Iran vows revenge for alleged Israeli attack on nuclear site

By Patrick Kingsley

The Iranian foreign minister, Mohammad Javad Zarif, vowed revenge against Israel on Monday morning, a day after a blackout at an Iranian nuclear enrichment site was attributed to an Israeli attack.

Zarif’s comments highlight the risk of escalation in a yearslong shadow war between Iran and Israel. They also threaten to overshadow efforts in Vienna to encourage Iran to reimpose limits on its nuclear program in exchange for the lifting of U.S. sanctions.

In a statement broadcast by Iranian state television, Zarif was quoted as saying: “The Zionists want to take revenge because of our progress in the way to lift sanctions.”

He added, “But we will take our revenge from the Zionists,” according to the broadcast.

Zarif’s reported comments followed a power failure Sunday at the Natanz uranium enrichment site that Iranian officials attributed to Israeli sabotage. The Israeli government formally declined to comment on its involvement, but American and Israeli officials confirmed separately to The New York Times that Israel had played a role. Several Israeli news outlets, citing intelligence sources, attributed the attack to the Mossad, the Israeli spy agency.

Two officials briefed on the matter told The Times that the blackout was caused by an explosion that targeted the power supply for thousands of underground centrifuges that form the main Iranian enrichment program.

A spokesman for the Atomic Energy Organization of Iran, Behrouz Kamalvandi, said Monday that the blast had created a crater so big that he had fallen into it, injuring his face.

The U.S. defense secretary, Lloyd Austin, was expected to discuss the blackout in meetings in Israel on Monday with his Israeli counterpart, Benny Gantz, and the Israeli prime minister, Benjamin Netanyahu. It was unclear whether the Israeli government had given the United States advance warning of any operation.

Iran has long maintained that its nuclear program is peaceful and aimed at energy development. But Israel sees it as an existential threat, since Iranian leaders have often called for Israel’s destruction.

The events of Sunday could complicate efforts by the Biden administration to encourage Iran to return to something close to a 2015 agreement negotiated by the Obama administration, in which Tehran promised to limit its enrichment program.
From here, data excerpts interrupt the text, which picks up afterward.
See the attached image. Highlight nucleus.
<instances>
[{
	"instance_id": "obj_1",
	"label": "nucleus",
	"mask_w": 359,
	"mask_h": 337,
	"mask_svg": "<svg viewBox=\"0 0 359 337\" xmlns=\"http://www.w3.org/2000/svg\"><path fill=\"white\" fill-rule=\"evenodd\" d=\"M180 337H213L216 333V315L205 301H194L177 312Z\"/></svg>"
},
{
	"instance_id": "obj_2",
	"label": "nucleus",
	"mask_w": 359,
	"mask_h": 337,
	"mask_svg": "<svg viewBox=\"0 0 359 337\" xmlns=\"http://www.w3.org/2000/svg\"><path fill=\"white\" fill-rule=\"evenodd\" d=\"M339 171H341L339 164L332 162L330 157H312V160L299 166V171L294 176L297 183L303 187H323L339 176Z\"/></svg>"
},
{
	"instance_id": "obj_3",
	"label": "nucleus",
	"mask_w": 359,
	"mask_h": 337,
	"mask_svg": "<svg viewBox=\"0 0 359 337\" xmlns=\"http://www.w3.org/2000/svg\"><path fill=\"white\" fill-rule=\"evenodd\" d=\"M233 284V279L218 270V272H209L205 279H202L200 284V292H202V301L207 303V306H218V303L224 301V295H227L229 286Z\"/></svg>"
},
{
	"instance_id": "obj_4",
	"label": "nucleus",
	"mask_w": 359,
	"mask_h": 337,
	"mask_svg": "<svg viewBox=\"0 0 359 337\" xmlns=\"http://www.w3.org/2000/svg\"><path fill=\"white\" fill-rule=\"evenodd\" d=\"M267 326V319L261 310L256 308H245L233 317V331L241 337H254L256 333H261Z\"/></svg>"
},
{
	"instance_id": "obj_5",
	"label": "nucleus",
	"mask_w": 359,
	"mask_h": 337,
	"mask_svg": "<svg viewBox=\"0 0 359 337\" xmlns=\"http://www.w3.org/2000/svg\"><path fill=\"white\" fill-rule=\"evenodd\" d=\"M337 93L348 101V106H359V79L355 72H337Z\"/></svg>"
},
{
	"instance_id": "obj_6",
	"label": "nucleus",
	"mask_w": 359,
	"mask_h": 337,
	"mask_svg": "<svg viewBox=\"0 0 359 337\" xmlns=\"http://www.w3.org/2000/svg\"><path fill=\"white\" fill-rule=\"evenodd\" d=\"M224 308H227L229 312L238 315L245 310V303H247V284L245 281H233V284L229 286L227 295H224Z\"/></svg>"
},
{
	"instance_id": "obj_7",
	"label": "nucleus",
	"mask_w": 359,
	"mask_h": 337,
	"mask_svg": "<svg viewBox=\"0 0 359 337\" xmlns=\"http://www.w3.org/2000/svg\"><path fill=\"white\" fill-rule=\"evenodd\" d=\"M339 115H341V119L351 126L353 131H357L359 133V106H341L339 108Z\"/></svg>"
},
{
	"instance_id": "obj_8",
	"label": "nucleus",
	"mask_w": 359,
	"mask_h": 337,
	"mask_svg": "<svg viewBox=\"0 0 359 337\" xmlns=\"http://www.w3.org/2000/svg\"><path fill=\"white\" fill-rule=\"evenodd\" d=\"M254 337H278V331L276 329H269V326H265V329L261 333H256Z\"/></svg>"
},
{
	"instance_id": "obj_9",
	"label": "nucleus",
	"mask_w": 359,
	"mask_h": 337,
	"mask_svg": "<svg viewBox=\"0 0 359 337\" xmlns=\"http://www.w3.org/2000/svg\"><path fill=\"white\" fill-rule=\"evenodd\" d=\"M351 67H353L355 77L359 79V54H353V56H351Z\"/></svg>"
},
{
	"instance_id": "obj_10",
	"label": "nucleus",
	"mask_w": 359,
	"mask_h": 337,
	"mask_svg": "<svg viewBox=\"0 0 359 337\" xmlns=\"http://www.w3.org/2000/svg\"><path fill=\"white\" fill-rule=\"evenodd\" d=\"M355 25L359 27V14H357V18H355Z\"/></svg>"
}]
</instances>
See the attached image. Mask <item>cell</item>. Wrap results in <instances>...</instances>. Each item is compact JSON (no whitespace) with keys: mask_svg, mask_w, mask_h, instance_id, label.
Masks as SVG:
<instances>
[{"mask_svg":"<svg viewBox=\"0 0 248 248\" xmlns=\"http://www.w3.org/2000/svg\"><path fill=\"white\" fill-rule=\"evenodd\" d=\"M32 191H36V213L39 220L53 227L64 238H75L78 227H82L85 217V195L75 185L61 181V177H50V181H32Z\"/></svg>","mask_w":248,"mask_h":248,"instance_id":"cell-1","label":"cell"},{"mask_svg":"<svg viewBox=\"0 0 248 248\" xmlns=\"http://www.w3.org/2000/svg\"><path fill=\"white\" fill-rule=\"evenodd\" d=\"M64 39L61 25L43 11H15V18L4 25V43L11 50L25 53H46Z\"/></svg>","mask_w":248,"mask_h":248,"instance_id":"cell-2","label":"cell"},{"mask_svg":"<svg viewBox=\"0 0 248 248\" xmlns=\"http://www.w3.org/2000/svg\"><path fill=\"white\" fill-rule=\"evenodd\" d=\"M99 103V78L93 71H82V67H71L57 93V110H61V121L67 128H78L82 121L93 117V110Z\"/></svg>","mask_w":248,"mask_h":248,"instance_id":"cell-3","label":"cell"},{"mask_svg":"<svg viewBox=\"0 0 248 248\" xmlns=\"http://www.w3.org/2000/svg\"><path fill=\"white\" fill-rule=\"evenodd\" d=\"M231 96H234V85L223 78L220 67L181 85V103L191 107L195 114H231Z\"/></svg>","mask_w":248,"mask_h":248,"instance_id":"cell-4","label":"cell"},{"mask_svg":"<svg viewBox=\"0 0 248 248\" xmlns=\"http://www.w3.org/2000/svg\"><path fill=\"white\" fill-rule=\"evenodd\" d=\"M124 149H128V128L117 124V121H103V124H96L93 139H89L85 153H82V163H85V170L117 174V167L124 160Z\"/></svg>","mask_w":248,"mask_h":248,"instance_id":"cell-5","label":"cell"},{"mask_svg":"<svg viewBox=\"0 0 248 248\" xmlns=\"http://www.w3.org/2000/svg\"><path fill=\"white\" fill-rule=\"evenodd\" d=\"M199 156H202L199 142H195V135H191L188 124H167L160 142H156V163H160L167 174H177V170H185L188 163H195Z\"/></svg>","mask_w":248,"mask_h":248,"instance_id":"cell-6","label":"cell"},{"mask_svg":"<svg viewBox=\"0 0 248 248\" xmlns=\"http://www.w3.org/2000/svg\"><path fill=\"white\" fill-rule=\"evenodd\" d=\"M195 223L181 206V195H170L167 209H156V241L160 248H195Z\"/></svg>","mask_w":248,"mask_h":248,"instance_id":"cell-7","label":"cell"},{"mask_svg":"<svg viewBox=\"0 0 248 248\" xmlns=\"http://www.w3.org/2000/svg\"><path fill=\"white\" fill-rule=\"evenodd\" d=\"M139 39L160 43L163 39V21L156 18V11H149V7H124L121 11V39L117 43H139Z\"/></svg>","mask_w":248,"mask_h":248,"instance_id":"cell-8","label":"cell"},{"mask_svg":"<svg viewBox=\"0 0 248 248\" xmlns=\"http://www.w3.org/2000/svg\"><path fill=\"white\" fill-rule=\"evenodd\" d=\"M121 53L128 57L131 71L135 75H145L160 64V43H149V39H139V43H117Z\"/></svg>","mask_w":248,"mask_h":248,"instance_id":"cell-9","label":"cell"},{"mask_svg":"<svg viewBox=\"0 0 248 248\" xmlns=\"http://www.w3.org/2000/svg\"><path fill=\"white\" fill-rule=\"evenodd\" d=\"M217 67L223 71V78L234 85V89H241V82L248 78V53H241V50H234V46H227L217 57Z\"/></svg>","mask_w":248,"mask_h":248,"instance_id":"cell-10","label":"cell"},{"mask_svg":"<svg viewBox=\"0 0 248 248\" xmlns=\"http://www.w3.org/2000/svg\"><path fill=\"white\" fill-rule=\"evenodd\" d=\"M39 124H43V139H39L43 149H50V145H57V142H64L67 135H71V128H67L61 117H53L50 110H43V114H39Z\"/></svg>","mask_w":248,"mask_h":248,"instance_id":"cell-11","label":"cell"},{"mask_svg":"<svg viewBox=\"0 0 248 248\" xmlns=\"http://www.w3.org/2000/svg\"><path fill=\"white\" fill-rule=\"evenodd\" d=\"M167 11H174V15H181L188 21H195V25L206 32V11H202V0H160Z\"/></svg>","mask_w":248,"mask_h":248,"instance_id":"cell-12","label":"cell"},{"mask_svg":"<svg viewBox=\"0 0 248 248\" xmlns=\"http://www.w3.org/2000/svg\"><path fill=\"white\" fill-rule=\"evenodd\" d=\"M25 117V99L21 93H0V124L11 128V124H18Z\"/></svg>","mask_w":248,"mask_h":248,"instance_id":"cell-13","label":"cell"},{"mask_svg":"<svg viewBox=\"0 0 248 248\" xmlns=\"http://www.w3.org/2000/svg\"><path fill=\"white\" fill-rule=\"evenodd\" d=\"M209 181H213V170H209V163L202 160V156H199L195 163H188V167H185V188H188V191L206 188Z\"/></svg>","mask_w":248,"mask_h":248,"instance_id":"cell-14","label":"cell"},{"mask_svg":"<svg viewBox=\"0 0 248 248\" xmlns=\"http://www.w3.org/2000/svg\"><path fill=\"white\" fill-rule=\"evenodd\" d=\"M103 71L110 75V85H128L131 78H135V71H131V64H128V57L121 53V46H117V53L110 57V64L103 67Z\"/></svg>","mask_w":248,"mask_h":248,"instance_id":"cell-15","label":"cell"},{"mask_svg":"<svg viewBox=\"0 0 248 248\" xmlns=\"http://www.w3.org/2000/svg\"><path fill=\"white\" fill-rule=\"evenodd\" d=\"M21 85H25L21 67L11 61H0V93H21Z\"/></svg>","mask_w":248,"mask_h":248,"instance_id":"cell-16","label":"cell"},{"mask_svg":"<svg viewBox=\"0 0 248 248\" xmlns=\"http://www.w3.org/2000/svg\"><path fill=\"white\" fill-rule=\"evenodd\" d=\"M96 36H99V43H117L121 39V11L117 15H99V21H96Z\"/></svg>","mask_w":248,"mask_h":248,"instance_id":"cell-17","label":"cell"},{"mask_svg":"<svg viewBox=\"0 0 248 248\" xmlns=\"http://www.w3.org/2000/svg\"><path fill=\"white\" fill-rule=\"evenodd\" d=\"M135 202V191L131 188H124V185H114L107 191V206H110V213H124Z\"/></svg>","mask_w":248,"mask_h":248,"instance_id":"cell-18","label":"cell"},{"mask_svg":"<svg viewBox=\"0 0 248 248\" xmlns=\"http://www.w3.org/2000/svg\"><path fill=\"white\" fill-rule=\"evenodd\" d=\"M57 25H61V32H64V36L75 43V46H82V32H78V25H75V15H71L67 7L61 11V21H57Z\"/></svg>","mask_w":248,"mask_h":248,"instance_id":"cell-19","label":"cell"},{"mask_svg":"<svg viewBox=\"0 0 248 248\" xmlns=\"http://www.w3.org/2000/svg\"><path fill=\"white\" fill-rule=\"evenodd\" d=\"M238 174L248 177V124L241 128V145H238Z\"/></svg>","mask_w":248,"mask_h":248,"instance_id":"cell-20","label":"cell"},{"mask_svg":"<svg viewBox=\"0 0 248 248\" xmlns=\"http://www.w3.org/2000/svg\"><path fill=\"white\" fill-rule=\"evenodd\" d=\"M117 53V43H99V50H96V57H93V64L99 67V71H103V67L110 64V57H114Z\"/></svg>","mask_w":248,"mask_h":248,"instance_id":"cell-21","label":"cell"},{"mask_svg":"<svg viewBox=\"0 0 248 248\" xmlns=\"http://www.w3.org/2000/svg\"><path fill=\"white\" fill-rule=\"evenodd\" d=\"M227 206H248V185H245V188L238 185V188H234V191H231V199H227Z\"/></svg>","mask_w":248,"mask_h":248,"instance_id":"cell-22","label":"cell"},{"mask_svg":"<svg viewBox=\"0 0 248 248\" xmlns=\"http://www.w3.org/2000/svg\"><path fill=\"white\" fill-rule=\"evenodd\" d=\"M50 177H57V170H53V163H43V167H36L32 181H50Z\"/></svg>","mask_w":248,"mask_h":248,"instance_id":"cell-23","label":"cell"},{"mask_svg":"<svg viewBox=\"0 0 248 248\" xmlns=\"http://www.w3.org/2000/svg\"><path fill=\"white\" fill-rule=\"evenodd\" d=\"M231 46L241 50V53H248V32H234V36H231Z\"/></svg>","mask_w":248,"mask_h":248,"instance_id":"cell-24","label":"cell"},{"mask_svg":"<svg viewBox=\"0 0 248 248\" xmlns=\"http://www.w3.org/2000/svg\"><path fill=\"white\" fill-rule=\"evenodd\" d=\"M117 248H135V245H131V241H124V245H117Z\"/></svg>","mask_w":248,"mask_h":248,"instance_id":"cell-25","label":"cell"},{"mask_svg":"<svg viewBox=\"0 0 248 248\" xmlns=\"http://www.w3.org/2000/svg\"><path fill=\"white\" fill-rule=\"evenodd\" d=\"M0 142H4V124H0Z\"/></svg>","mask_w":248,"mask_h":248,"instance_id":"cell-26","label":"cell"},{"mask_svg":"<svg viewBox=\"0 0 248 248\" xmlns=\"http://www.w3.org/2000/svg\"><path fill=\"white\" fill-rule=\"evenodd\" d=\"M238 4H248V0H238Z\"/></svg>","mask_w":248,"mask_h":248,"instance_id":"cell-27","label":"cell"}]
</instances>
The deal collapsed in 2018, when President Donald Trump reimposed sanctions on Iran, and Iran reneged on commitments to curb its nuclear plans.

Israel opposes returning to the same deal, arguing that it did not impose strong enough or long enough restrictions on Iranian nuclear activity. Analysts were divided about whether Israel’s aggression was intended to scupper the negotiations altogether — or to simply weaken Iran’s hand at the table.

The German foreign minister, Heiko Maas, said that the blackout did not augur well for the negotiations in Vienna.

“What we are hearing currently out of Tehran is not a positive contribution, particularly the development in Natanz,” Maas said Monday.

For years, Israel and Iran have been engaged in a low-level shadow conflict.

Both have been accused of cyberattacks on the other’s territory. Iran finances and arms militias hostile to Israel across the Middle East, and has been accused of attempted assassinations of Israeli diplomats across the world. Israel is believed to be responsible for the assassination of several Iranian nuclear scientists, most recently in November, when a leading architect of the Iranian nuclear program was killed in an ambush.

Those attacks have escalated at sea in the past two years, as Israel began to attack ships carrying Iranian fuel, and Iran seemed to respond by targeting at least two Israeli-owned cargo ships.

Both sides managed to contain the conflict, partly by refraining from speaking too publicly about the attacks.

But the leaking of details about Israeli involvement in Sunday’s episode raised fears that Iran would seek to save face by mounting a stronger military response than usual.

“Once Israeli officials are quoted, it requires the Iranians to take revenge,” Danny Yatom, a former head of the Mossad, said in an interview Monday with a radio station run by the Israeli army. “There are actions that must remain in the dark.”

But others expressed the feeling that Iran would be unwilling to escalate further while there was still a chance that the United States might pare back sanctions on the Iranian economy in exchange for Iran’s scaling back its nuclear program.

Chuck Freilich, a former deputy national security adviser in Israel, said: “I don’t think the Iranians want a major confrontation at this point — I think they want a deal. And that doesn’t need a confrontation.”

In Israel, some also questioned whether the attack served a domestic purpose for Netanyahu, rather than just a foreign policy objective.

Netanyahu is standing trial for corruption and is struggling to form a new coalition government after a general election last month that gave no party an overall majority. Some analysts say they believe that a very public confrontation with Iran might help Netanyahu persuade wavering coalition partners that now is not the time to bring down an experienced prime minister.

“He may want to both build up his image and create a little bit of a foreign policy crisis, which then helps him solve the coalition crisis,” Freilich said.